Kasus Korupsi Road Show Shining Batu: Wali Kota Batu Siap Jadi Saksi, Sekda Enggan Diperiksa Sekda Kota Batu, Widodo.

“Siapa yang bermain dan siapa saja yang menikmati uang korupsi akan terungkap nantinya,” terang Alhaidary.

Alhaidary menambahkan, kliennya beberapa waktu lalu juga sudah melaporkan masalah ini ke pihak Polres Batu lantaran, Uddy Saifuddien merasa tanda tangannya diduga dipalsu dalam sejumlah dokumen perjanjian kegiatan Roadshow dan Laporan Pertanggung Jawaban (LPJ) kegiatan Roadshow.

Setidaknya ada lima hingga enam tanda tangan dari kliennya tersebut yang diduga dipalsukan. Padahal, kliennya merasa tidak pernah menanda tangani berbagai surat perjanjian kegiatan Roadshow dan LPJ kegiatan. Bahkan, ada salah satu surat perjanjian dengan pihak ketiga di Balikpapan yang ditanda tanganinya ketika Uddy Saifuddien ada di Kota Malang.

“Tanda tangan berbagai surat perjanjian yang diduga palsu, dan belum diketahui siapa yang memalsukan tanda tangan pak Uddy itu, makanya kami lapor Polisi,” kata dia lagi.

Dijelaskan Alhaidary, diketahunya ada sejumlah tanda tangan surat perjanjian yang merasa tidak ditanda tangani Uddy Saifuddien ketika ada sejumlah bukti dalam pemeriksaan di Kejaksaan Negeri Batu.

Hanya saja pada saat itu dugaan pemalsuan tanda tangan tidak dilakukan tindaklanjut untuk menghormati proses penyidikan yang sedang berjalan.
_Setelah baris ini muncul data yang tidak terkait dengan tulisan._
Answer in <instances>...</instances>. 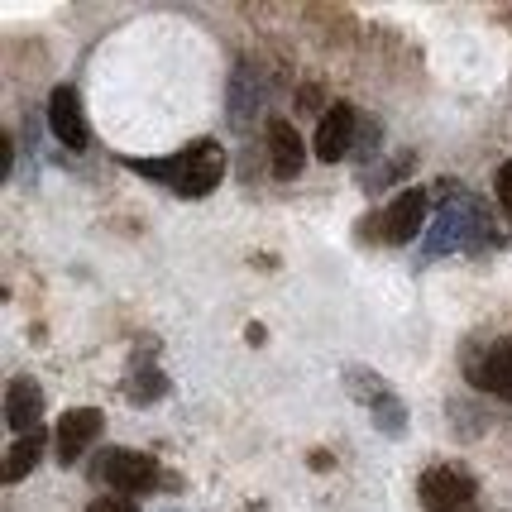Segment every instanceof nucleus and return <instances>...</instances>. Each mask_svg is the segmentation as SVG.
I'll use <instances>...</instances> for the list:
<instances>
[{"label": "nucleus", "mask_w": 512, "mask_h": 512, "mask_svg": "<svg viewBox=\"0 0 512 512\" xmlns=\"http://www.w3.org/2000/svg\"><path fill=\"white\" fill-rule=\"evenodd\" d=\"M130 168L139 178H154V182H168L178 197H211L216 192V182L225 178V149L216 139H197V144H187L182 154L173 158H130Z\"/></svg>", "instance_id": "nucleus-1"}, {"label": "nucleus", "mask_w": 512, "mask_h": 512, "mask_svg": "<svg viewBox=\"0 0 512 512\" xmlns=\"http://www.w3.org/2000/svg\"><path fill=\"white\" fill-rule=\"evenodd\" d=\"M484 230H489V221H484V211L474 206L469 197H450L441 211H436V221H431V230L422 235V259H441V254H455V249H469L484 240Z\"/></svg>", "instance_id": "nucleus-2"}, {"label": "nucleus", "mask_w": 512, "mask_h": 512, "mask_svg": "<svg viewBox=\"0 0 512 512\" xmlns=\"http://www.w3.org/2000/svg\"><path fill=\"white\" fill-rule=\"evenodd\" d=\"M101 479H106L115 493H149L158 484V465L149 455H139V450L115 446L101 455Z\"/></svg>", "instance_id": "nucleus-3"}, {"label": "nucleus", "mask_w": 512, "mask_h": 512, "mask_svg": "<svg viewBox=\"0 0 512 512\" xmlns=\"http://www.w3.org/2000/svg\"><path fill=\"white\" fill-rule=\"evenodd\" d=\"M345 379H350V393L374 412V426H379V431H388V436H402V431H407V407L393 398V388H383L379 379H369L364 369H350Z\"/></svg>", "instance_id": "nucleus-4"}, {"label": "nucleus", "mask_w": 512, "mask_h": 512, "mask_svg": "<svg viewBox=\"0 0 512 512\" xmlns=\"http://www.w3.org/2000/svg\"><path fill=\"white\" fill-rule=\"evenodd\" d=\"M422 508L426 512H450V508H474V479L460 469H426L422 474Z\"/></svg>", "instance_id": "nucleus-5"}, {"label": "nucleus", "mask_w": 512, "mask_h": 512, "mask_svg": "<svg viewBox=\"0 0 512 512\" xmlns=\"http://www.w3.org/2000/svg\"><path fill=\"white\" fill-rule=\"evenodd\" d=\"M359 115L350 106H331V111L321 115V125H316V158L321 163H340L345 154H355L359 144Z\"/></svg>", "instance_id": "nucleus-6"}, {"label": "nucleus", "mask_w": 512, "mask_h": 512, "mask_svg": "<svg viewBox=\"0 0 512 512\" xmlns=\"http://www.w3.org/2000/svg\"><path fill=\"white\" fill-rule=\"evenodd\" d=\"M469 379L479 383L484 393H498L503 402H512V335L493 340L489 350L469 364Z\"/></svg>", "instance_id": "nucleus-7"}, {"label": "nucleus", "mask_w": 512, "mask_h": 512, "mask_svg": "<svg viewBox=\"0 0 512 512\" xmlns=\"http://www.w3.org/2000/svg\"><path fill=\"white\" fill-rule=\"evenodd\" d=\"M48 125H53V134L63 139L67 149H87V115H82V96L72 87H58L53 96H48Z\"/></svg>", "instance_id": "nucleus-8"}, {"label": "nucleus", "mask_w": 512, "mask_h": 512, "mask_svg": "<svg viewBox=\"0 0 512 512\" xmlns=\"http://www.w3.org/2000/svg\"><path fill=\"white\" fill-rule=\"evenodd\" d=\"M101 436V412L96 407H72L63 422H58V460L63 465H77V455Z\"/></svg>", "instance_id": "nucleus-9"}, {"label": "nucleus", "mask_w": 512, "mask_h": 512, "mask_svg": "<svg viewBox=\"0 0 512 512\" xmlns=\"http://www.w3.org/2000/svg\"><path fill=\"white\" fill-rule=\"evenodd\" d=\"M426 225V192L422 187H407L398 192V201L388 206V216H383V230H388V240L393 245H407V240H417V230Z\"/></svg>", "instance_id": "nucleus-10"}, {"label": "nucleus", "mask_w": 512, "mask_h": 512, "mask_svg": "<svg viewBox=\"0 0 512 512\" xmlns=\"http://www.w3.org/2000/svg\"><path fill=\"white\" fill-rule=\"evenodd\" d=\"M39 417H44V393H39V383H34V379H15L10 388H5V422H10V431L34 436Z\"/></svg>", "instance_id": "nucleus-11"}, {"label": "nucleus", "mask_w": 512, "mask_h": 512, "mask_svg": "<svg viewBox=\"0 0 512 512\" xmlns=\"http://www.w3.org/2000/svg\"><path fill=\"white\" fill-rule=\"evenodd\" d=\"M268 163H273L278 178H297L302 163H307V149H302V139L288 120H268Z\"/></svg>", "instance_id": "nucleus-12"}, {"label": "nucleus", "mask_w": 512, "mask_h": 512, "mask_svg": "<svg viewBox=\"0 0 512 512\" xmlns=\"http://www.w3.org/2000/svg\"><path fill=\"white\" fill-rule=\"evenodd\" d=\"M39 460H44V436H39V431H34V436H20L15 446L5 450V465H0V479H5V484H20L24 474H29L34 465H39Z\"/></svg>", "instance_id": "nucleus-13"}, {"label": "nucleus", "mask_w": 512, "mask_h": 512, "mask_svg": "<svg viewBox=\"0 0 512 512\" xmlns=\"http://www.w3.org/2000/svg\"><path fill=\"white\" fill-rule=\"evenodd\" d=\"M230 87H235V96H230V115L245 125L249 115L259 111V82H254L249 67H240V77H230Z\"/></svg>", "instance_id": "nucleus-14"}, {"label": "nucleus", "mask_w": 512, "mask_h": 512, "mask_svg": "<svg viewBox=\"0 0 512 512\" xmlns=\"http://www.w3.org/2000/svg\"><path fill=\"white\" fill-rule=\"evenodd\" d=\"M168 393V383H163V374H134V383H130V398L134 402H154V398H163Z\"/></svg>", "instance_id": "nucleus-15"}, {"label": "nucleus", "mask_w": 512, "mask_h": 512, "mask_svg": "<svg viewBox=\"0 0 512 512\" xmlns=\"http://www.w3.org/2000/svg\"><path fill=\"white\" fill-rule=\"evenodd\" d=\"M493 192H498V206H503V211H512V158L498 168V173H493Z\"/></svg>", "instance_id": "nucleus-16"}, {"label": "nucleus", "mask_w": 512, "mask_h": 512, "mask_svg": "<svg viewBox=\"0 0 512 512\" xmlns=\"http://www.w3.org/2000/svg\"><path fill=\"white\" fill-rule=\"evenodd\" d=\"M87 512H139V508H134L130 498H115V493H111V498H96Z\"/></svg>", "instance_id": "nucleus-17"}, {"label": "nucleus", "mask_w": 512, "mask_h": 512, "mask_svg": "<svg viewBox=\"0 0 512 512\" xmlns=\"http://www.w3.org/2000/svg\"><path fill=\"white\" fill-rule=\"evenodd\" d=\"M450 512H479V508H450Z\"/></svg>", "instance_id": "nucleus-18"}]
</instances>
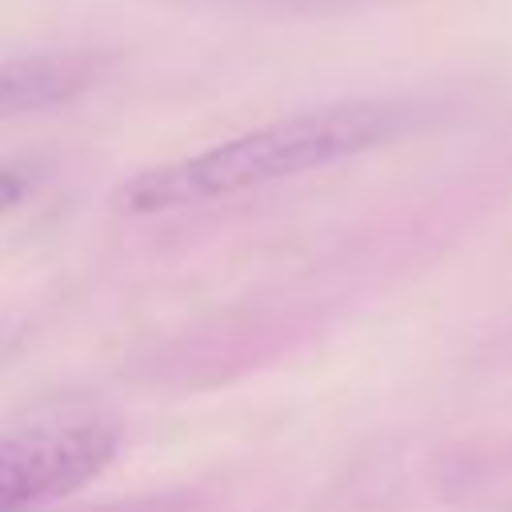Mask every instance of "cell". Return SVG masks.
<instances>
[{"mask_svg": "<svg viewBox=\"0 0 512 512\" xmlns=\"http://www.w3.org/2000/svg\"><path fill=\"white\" fill-rule=\"evenodd\" d=\"M424 120V108L412 100H340L308 108L232 140H220L204 152L156 164L120 184L116 208L132 216L176 212L224 196H240L300 172L340 164L348 156L372 152L388 140H400Z\"/></svg>", "mask_w": 512, "mask_h": 512, "instance_id": "1", "label": "cell"}, {"mask_svg": "<svg viewBox=\"0 0 512 512\" xmlns=\"http://www.w3.org/2000/svg\"><path fill=\"white\" fill-rule=\"evenodd\" d=\"M120 448L104 420H48L0 432V512L52 504L96 480Z\"/></svg>", "mask_w": 512, "mask_h": 512, "instance_id": "2", "label": "cell"}, {"mask_svg": "<svg viewBox=\"0 0 512 512\" xmlns=\"http://www.w3.org/2000/svg\"><path fill=\"white\" fill-rule=\"evenodd\" d=\"M100 76V60L88 52H44L0 64V120L44 112L76 100Z\"/></svg>", "mask_w": 512, "mask_h": 512, "instance_id": "3", "label": "cell"}, {"mask_svg": "<svg viewBox=\"0 0 512 512\" xmlns=\"http://www.w3.org/2000/svg\"><path fill=\"white\" fill-rule=\"evenodd\" d=\"M156 4H180V8H228V12H280V16H336L356 12L388 0H156Z\"/></svg>", "mask_w": 512, "mask_h": 512, "instance_id": "4", "label": "cell"}, {"mask_svg": "<svg viewBox=\"0 0 512 512\" xmlns=\"http://www.w3.org/2000/svg\"><path fill=\"white\" fill-rule=\"evenodd\" d=\"M24 192H28V180L20 172H12V168H0V212H8L12 204H20Z\"/></svg>", "mask_w": 512, "mask_h": 512, "instance_id": "5", "label": "cell"}]
</instances>
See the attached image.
Dan setelah proses penyidikan selesai dan Uddy ditetapkan sebagai tersangka barulah dugaan tanda tangan palsu tersebut dilaporkan ke Polisi.

“Kami khawatir stempel PHRI itu diduga juga dipalsukan. Makanya kepolisian yang nanti bisa membuktikan,”ucap Alhaidary.

Dalam kasus dugaan korupsi kegiatan Roadshow ke Balikpapan tersebut Uddy Saifuddien membantah dan merasa tidak menerima uang yang disangkakan sepeser pun. Oleh karena itu, juga harus dicari siapa sebenarnya penerima uang tersebut. Di samping itu, Uddy juga mempetanyakan mengapa kegiatan dengan anggaran hingga diatas Rp 3 miliar tersebut tidak dilakukan pelelangan melainkan dilaksanakan secara swakelola.

“Inilah yang nanti akan diungkap dalam persidangan di Tipikor. Mengapa kegiatan bernilai lebih dari tiga miliar tidak dilelang, tapi melalui penunjukan," ancam Alhaidary. (bt1/thu/rvl).